Where are you from, originally?
I was born in Sarasota, so I’m a native, but I’ve been to about 44 of the states for at least some period of time.
What about Sarasota drew you back?
Of all the places I’ve been, it had the most of what I want to be comfortable. It’s near the water, which I’ve always found important. It’s healing and life sustaining, and it feeds me, creatively. I also enjoy Sarasota’s celebration of the arts, and I like the community.
You always seem to have a lot of ongoing projects. How would you describe yourself?
I would say I’m a Renaissance man. Essentially, I’m a writer, and that’s what I find most empowering. But, I try to be a complete person, and at this point in time, we all sort of need to be Renaissance people. We’re going through a shift, and nobody can really just do one job, anymore.
You lead a different type of lifestyle than many people are used to. Have you always been this way?
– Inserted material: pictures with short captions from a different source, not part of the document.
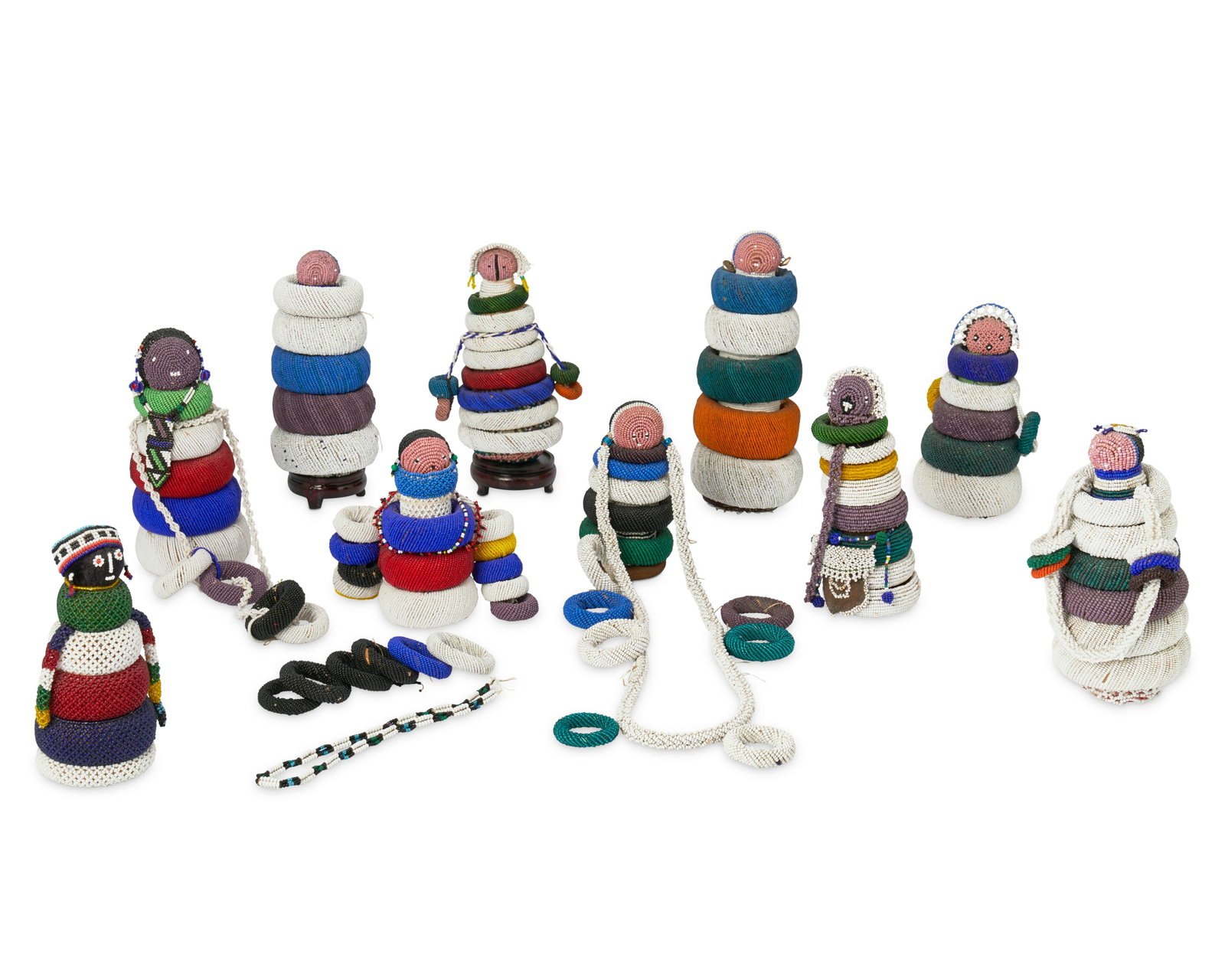 A group of Ndebele beaded fertility dolls: A group of Ndebele beaded fertility dolls 20th century; Zimbabwe, South Africa Each appears unmarked Comprising ten different "fertility" dolls, each with cylindrical wooden bodies, wrapped 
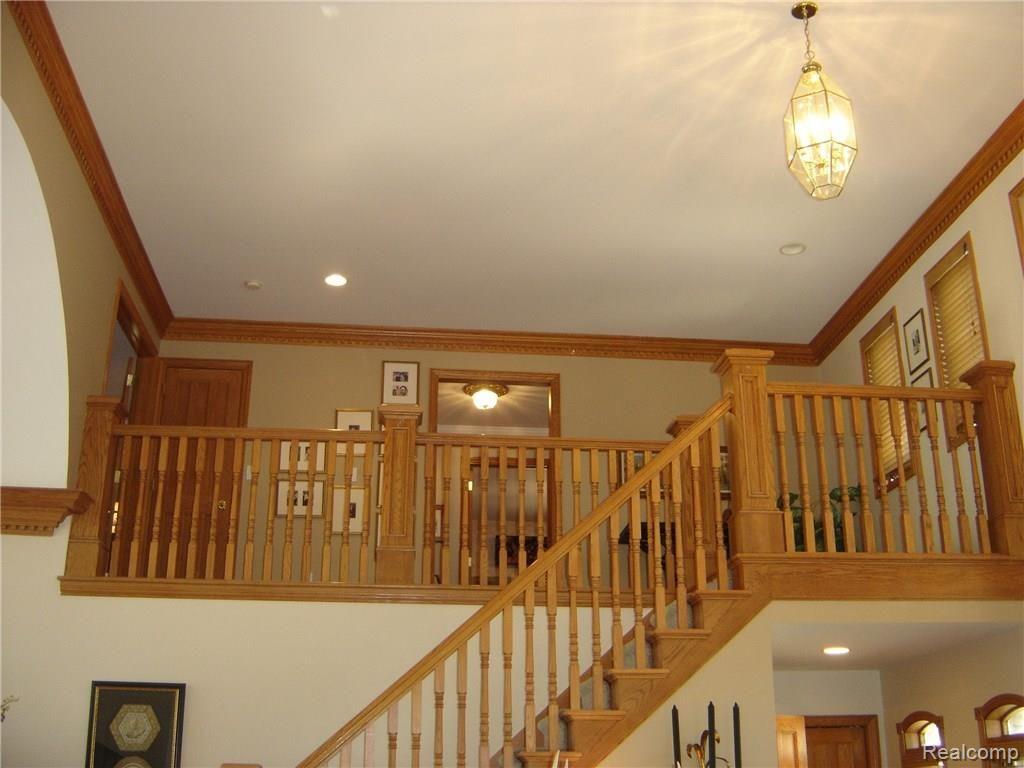 2829 Six Mile Road South Lyon, MI 48178 - Photo 37 of 46 Custom oak staircase and moldings.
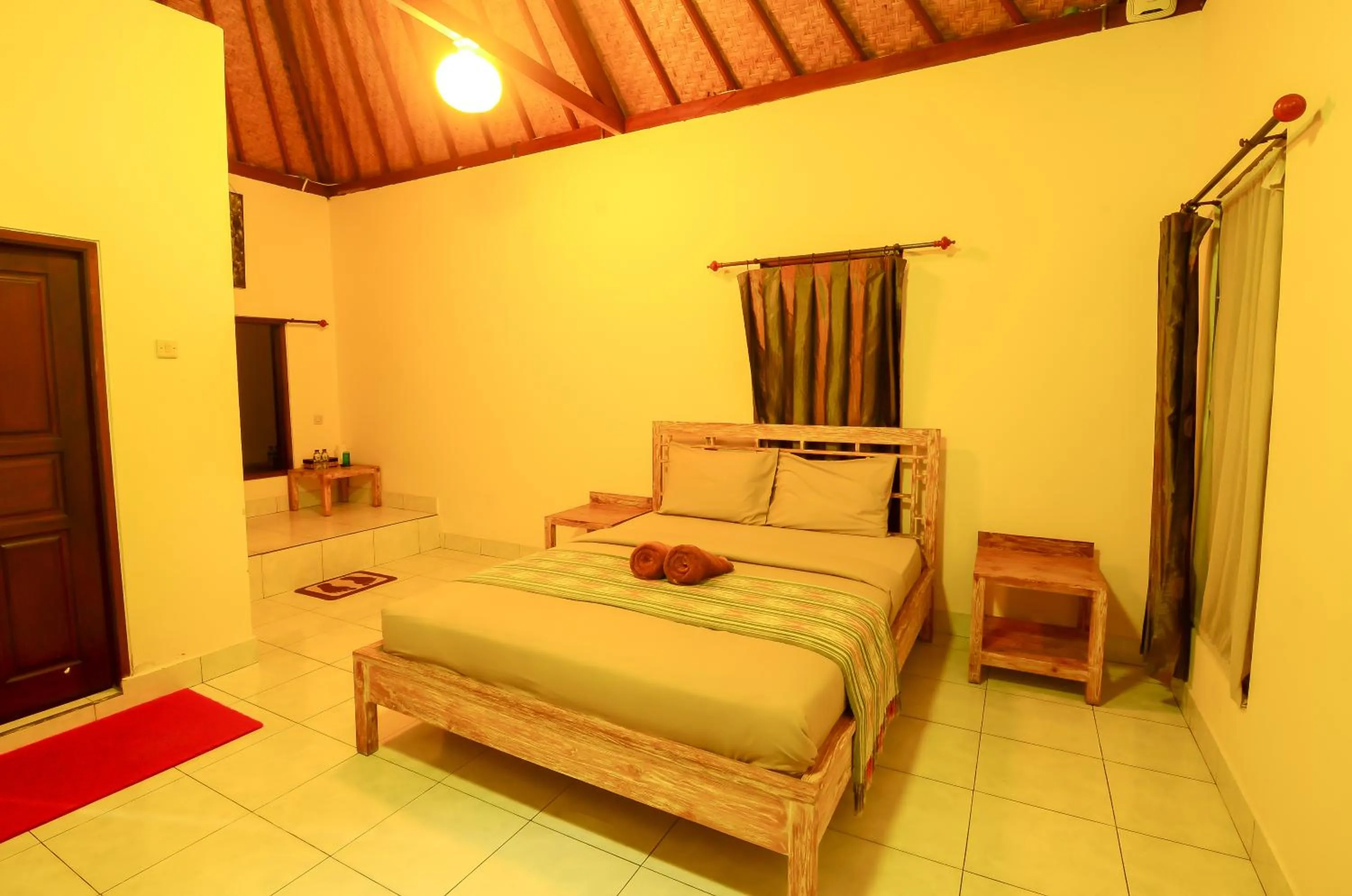 Bed in Mapa Lake View Bungalow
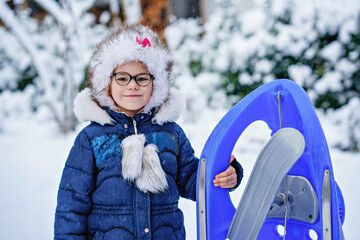 Wall Mural - Little girl enjoying a day out playing in the winter forest. Portrait of cute preschool child with glasses with sled. Kid having fun.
I’ve always been a little different. I’ve prided myself in being able to do many different jobs. I’ve been a Disney puppeteer, a taxi driver, a stunt man, an actor and a production assistant at a winery. There came a point when I realized it wasn’t just me who was having financial issues; it was something we all were dealing with, as a country. So, I allowed myself to be malleable. Money isn’t essential to life. It’s one tool we can use, but there’s so much more.
What is the biggest local issue in which you’re interested?
Lately, it’s been the homeless issue. When we’re called the unfriendliest city to homeless people, that doesn’t sit well with me. I was raised with religion, and I have a reverence for the gospel. I think it’s important we care for those people, and as a community, I feel we’ve fallen short.
How would you like to see the issue addressed?
For a lot of these people, there is a lot of limitation and an inability to participate in life. They need opportunities. I want to use my space to facilitate classes and teach people trades and different ways to do things. I’d love to teach them to grow seedlings here, which, in turn, they can sell, instead of panhandling. I want to empower people.
You spent a period of time living without money or a home. How did that influence you?
In the summer of 2011, I decided I didn’t want to use money anymore. We started Transition Sarasota and the Common Wealth Time Bank to create an alternative currency. Today, there are 260 members.
How does a time bank work?
Instead of money, time is your currency. Donating an hour of service earns you one time dollar, which you can exchange for other services. It builds a stronger sense of community, too. I like not using money. It’s more fun.
How have people responded to the Common Wealth Time Bank?
So far, people have liked the ideas, but we’ll have to see how it plays out in the real world.
Recently, you began something you call “reverse panhandling.” What is it, exactly, and where did the idea come from?
The idea came from a few places, actually. It was sort of inspired by Bob Dylan’s video for “Subterranean Homesick Blues.” But, panhandling has been a big issue here lately. I tried it once when I was in California, and it’s a miserable job. There are a lot of better ways to make money than to panhandle. I would never do it for money, but I thought I could do something fun and expressive with it. So instead of asking for money, I wrote positive messages on signs and gave people something. It put a lot of smiles on people’s faces.
Describe your perfect Sarasota.
I’d like to see people eating a lot more local food and our local artists sharing ideas. I think we could reignite our circus heritage that way. Mostly I’d like to see people move past the politics they’ve been mired down in, and I’d like to see more consensuses among people.